It's beginning to look like the rallying cry of 1960s-era student radicals—"Bring the War Home!"—is becoming a reality on many American campuses.
I visited the University of Maryland on Tuesday, as students protested the genocide in Gaza and their university’s role in it. The big news story that day was the police crackdown at Columbia University. Today, protests and crackdowns are occurring across the country. Predictably, the news coverage has been heavily skewed toward alleged antisemitism, downplaying the students' moral stand and the horror they're protesting.
That's no accident. These students are on the front line in a conflict between global forces, a conflict that most of us have yet to fully grasp. Israel’s assault on Palestine is the tip of the spear for the Global North's attack on those nations and peoples it sees as a threat. That has always included people inside the Global North who oppose its militarism.
The parallels can be striking. A phalanx of armed police in Texas looks like an occupying army. The barriers and checkpoints surrounding Columbia echo the ones enclosing Palestine. And in a faint but haunting echo of the horror in Gaza, the University of Minnesota has reportedly cut off the water supply to buildings used by demonstrators.
The University of Maryland was quiet by comparison. "We're quite not at the Columbia level," one protester told me apologetically. But what matters is presence, not mass; witness, not volume. Witness is immaterial, without weight or momentum. But, like a catalyzing atom in chemistry, a single act of witness can change everything. It can be the fraction that transforms the whole.
Two days later, we are already seeing signs of a larger transformation.
That's exactly what the people who run this system fear the most. They understand the threat that popular movements pose to them, often before the rest of us do. That's why they go to extreme lengths to suppress them. It's also why they attempt to smear an entire movement with false accusations, in this case of antisemitism. Consider, for example, the observations of NBC News correspondent (and Emmy Award winner) Antonia Hylton as she covered the Columbia encampment:
I want to clear some stuff up. I didn't see a single instance of violence or aggression on the lawn or at the student encampment. The student-led protest was peaceful and often very quiet...
The only moments of conflict or aggression I witnessed took place beyond the gates, out on Broadway Ave. I repeatedly approached people in that crowd. Every single person I approached told me they were NOT a Columbia or Barnard student... Don't imply students at Columbia/Barnard are involved in events that they were not present or responsible for.

### Task to complete
Resume the essay on the campus protests over Gaza, picking up after its last sentence.

### Input data
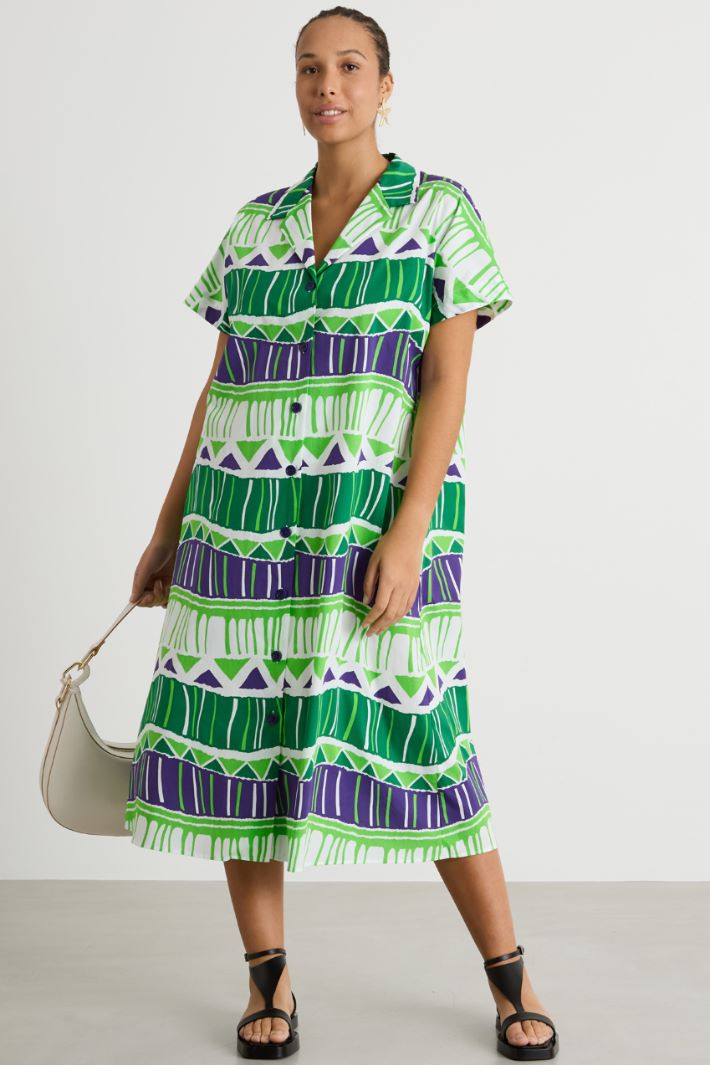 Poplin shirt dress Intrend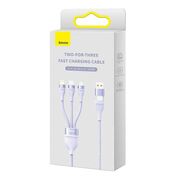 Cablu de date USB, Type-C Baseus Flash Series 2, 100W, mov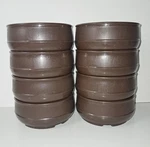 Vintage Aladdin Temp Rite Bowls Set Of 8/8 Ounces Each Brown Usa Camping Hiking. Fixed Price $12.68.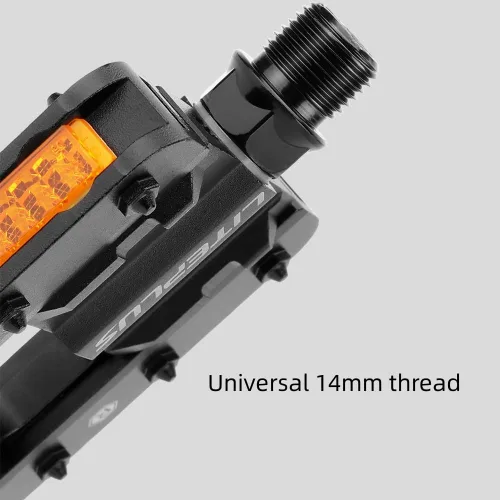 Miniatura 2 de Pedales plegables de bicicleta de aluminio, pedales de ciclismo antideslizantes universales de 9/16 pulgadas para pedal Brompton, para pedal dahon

### Response for this exercise
An open society doesn't smear, discredit, and outlaw an entire group over the actions of a few—or for the actions of what might be agents provocateurs. That's not what democracies do. It is, however, a common totalitarian tactic. Nazis in Germany and antisemites in the U.S. used the same tactic to smear Jews as an unpatriotic, subversive "fifth column" working to undermine their country. White supremacists used it in the 1960s when they said that civil rights workers were Soviet-led Communists and "outside agitators." Racists use it today to imply that all Black people are criminals.
Decent people aren't supposed to behave this way.
Somebody should tell Joe Biden. "I condemn the antisemitic protests," the president said. But which "antisemitic protests" are those, Mr. President? Where is the evidence for "antisemitic protests"? The president’s phrasing slanders the brave young souls who are calling for justice and an end to the slaughter. It also aligns him with far-right Rep. Elise Stefanik (R-N.Y.), who claims to be fighting "antisemitism" on campus but has echoed the antisemitic "great replacement theory" in her campaign literature.
Yes, there have been documented incidents of antisemitism, which must always be condemned. But, despite many accusations, extremely few of these incidents have been linked to pro-Palestinian students. This looks like the old totalitarian tactic, not the defense of a beleaguered minority. Otherwise, why wouldn't they also condemn Islamophobia on campus?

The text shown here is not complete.